### TASK REQUIREMENTS
From the passage on INFPs, set down word for word the stretch that begins with "INFPs are usually talented" and stops after "have been INFPs.".

INFPs have very high standards and are perfectionists. Consequently, they are usually hard on themselves, and don't give themselves enough credit. INFPs may have problems working on a project in a group, because their standards are likely to be higher than other members' of the group. In group situations, they may have a "control" problem. The INFP needs to work on balancing their high ideals with the requirements of every day living. Without resolving this conflict, they will never be happy with themselves, and they may become confused and paralyzed about what to do with their lives. 
INFPs are usually talented writers. They may be awkward and uncomfortable with expressing themselves verbally, but have a wonderful ability to define and express what they're feeling on paper. INFPs also appear frequently in social service professions, such as counselling or teaching. They are at their best in situations where they're working towards the public good, and in which they don't need to use hard logic. 
INFPs who function in their well-developed sides can accomplish great and wonderful things, which they will rarely give themselves credit for. Some of the great, humanistic catalysts in the world have been INFPs.

Jungian functional preference ordering:
Dominant: Introverted Feeling
Auxiliary: Extraverted Intuition
Tertiary: Introverted Sensing
Inferior: Extraverted Thinking
And when it comes to relationships:

INFP Relationships

INFPs present a calm, pleasant face to the world. They appear to be tranquil and peaceful to others, with simple desires. In fact, the INFP internally feels his or her life intensely. In the relationship arena, this causes them to have a very deep capacity for love and caring which is not frequently found with such intensity in the other types. The INFP does not devote their intense feelings towards just anyone, and are relatively reserved about expressing their inner-most feelings. They reserve their deepest love and caring for a select few who are closest to them. INFPs are generally laid-back, supportive and nurturing in their close relationships. With Introverted Feeling dominating their personality, they're very sensitive and in-tune with people's feelings, and feel genuine concern and caring for others. Slow to trust others and cautious in the beginning of a relationship, an INFP will be fiercely loyal once they are committed. With their strong inner core of values, they are intense individuals who value depth and authenticity in their relationships, and hold those who understand and accept the INFP's perspectives in especially high regard. INFPs are usually adaptable and congenial, unless one of their ruling principles has been violated, in which case they stop adapting and become staunch defenders of their values. They will be uncharacteristically harsh and rigid in such a situation.

Saved entries

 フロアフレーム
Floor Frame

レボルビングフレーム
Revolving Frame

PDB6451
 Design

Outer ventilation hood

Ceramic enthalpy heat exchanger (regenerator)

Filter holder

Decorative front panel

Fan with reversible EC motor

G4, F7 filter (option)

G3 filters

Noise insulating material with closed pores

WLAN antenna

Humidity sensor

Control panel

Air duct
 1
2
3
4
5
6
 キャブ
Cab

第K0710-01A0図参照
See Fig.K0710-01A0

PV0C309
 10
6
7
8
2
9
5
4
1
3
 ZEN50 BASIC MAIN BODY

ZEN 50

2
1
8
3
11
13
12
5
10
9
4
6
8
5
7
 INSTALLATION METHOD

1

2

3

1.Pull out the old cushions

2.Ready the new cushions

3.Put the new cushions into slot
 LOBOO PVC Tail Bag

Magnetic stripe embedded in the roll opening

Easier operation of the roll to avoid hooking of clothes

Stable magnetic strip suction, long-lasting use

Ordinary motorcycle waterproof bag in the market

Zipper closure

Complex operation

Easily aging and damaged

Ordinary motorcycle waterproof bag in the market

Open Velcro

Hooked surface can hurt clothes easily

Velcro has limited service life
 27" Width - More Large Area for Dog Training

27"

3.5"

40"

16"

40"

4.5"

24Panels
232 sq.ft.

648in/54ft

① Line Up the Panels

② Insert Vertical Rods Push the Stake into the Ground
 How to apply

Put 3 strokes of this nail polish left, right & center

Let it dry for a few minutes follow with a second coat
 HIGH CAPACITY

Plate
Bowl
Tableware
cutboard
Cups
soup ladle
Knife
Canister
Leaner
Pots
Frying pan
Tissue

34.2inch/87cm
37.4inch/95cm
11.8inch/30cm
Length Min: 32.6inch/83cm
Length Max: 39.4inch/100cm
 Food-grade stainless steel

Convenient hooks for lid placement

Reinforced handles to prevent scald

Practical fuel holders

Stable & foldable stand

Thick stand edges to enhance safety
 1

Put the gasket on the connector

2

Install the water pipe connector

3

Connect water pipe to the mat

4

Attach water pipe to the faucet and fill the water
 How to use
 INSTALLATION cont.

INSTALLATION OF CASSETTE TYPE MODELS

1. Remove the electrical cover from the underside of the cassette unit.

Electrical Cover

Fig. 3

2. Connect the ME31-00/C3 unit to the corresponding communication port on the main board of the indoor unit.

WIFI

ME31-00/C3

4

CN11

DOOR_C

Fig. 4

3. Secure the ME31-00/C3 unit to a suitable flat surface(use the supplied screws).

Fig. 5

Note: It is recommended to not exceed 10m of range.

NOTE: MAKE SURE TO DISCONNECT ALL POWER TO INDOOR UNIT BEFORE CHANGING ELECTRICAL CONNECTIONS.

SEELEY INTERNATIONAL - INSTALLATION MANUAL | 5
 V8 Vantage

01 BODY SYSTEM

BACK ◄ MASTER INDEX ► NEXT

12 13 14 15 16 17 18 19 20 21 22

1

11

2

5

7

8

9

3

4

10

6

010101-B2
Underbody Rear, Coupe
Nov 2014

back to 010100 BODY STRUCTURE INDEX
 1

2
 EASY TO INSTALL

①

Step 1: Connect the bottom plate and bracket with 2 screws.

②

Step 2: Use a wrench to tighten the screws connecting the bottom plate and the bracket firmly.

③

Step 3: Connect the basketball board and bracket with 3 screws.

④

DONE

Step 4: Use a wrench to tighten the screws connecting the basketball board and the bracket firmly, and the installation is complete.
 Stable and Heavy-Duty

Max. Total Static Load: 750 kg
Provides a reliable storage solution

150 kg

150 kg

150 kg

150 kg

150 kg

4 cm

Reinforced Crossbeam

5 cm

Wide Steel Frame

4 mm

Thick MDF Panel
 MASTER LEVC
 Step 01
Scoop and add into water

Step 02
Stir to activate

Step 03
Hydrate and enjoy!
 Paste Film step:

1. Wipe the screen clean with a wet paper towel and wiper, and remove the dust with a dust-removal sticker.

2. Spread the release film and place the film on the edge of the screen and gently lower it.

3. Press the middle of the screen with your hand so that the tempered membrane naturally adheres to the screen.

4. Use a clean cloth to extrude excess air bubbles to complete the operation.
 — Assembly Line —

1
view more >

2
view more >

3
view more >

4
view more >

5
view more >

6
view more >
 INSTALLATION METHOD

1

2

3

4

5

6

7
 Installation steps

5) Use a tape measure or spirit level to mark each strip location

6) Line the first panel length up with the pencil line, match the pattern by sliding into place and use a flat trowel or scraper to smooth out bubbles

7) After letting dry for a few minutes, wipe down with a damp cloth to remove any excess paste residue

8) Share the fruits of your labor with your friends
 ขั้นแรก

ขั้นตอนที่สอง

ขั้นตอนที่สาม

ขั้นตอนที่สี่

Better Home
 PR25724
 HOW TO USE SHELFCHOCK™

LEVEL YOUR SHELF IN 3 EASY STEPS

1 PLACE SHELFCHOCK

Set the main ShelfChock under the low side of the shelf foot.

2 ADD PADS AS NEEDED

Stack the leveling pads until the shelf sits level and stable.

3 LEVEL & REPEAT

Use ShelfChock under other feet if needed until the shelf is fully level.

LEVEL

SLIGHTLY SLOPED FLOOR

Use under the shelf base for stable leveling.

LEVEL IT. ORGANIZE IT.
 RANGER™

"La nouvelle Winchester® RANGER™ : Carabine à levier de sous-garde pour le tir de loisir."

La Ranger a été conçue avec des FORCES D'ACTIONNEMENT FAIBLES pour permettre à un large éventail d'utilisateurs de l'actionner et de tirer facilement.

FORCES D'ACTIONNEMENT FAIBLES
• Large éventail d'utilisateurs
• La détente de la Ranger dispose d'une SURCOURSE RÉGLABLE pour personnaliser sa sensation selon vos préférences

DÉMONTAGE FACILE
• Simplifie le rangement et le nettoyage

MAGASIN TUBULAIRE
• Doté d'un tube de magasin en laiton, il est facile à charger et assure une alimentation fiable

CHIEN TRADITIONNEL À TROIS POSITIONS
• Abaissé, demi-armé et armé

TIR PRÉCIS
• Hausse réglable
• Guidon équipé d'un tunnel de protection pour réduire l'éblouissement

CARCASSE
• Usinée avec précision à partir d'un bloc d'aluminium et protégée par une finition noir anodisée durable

### YOUR RESPONSE
INFPs are usually talented writers. They may be awkward and uncomfortable with expressing themselves verbally, but have a wonderful ability to define and express what they're feeling on paper. INFPs also appear frequently in social service professions, such as counselling or teaching. They are at their best in situations where they're working towards the public good, and in which they don't need to use hard logic. 
INFPs who function in their well-developed sides can accomplish great and wonderful things, which they will rarely give themselves credit for. Some of the great, humanistic catalysts in the world have been INFPs.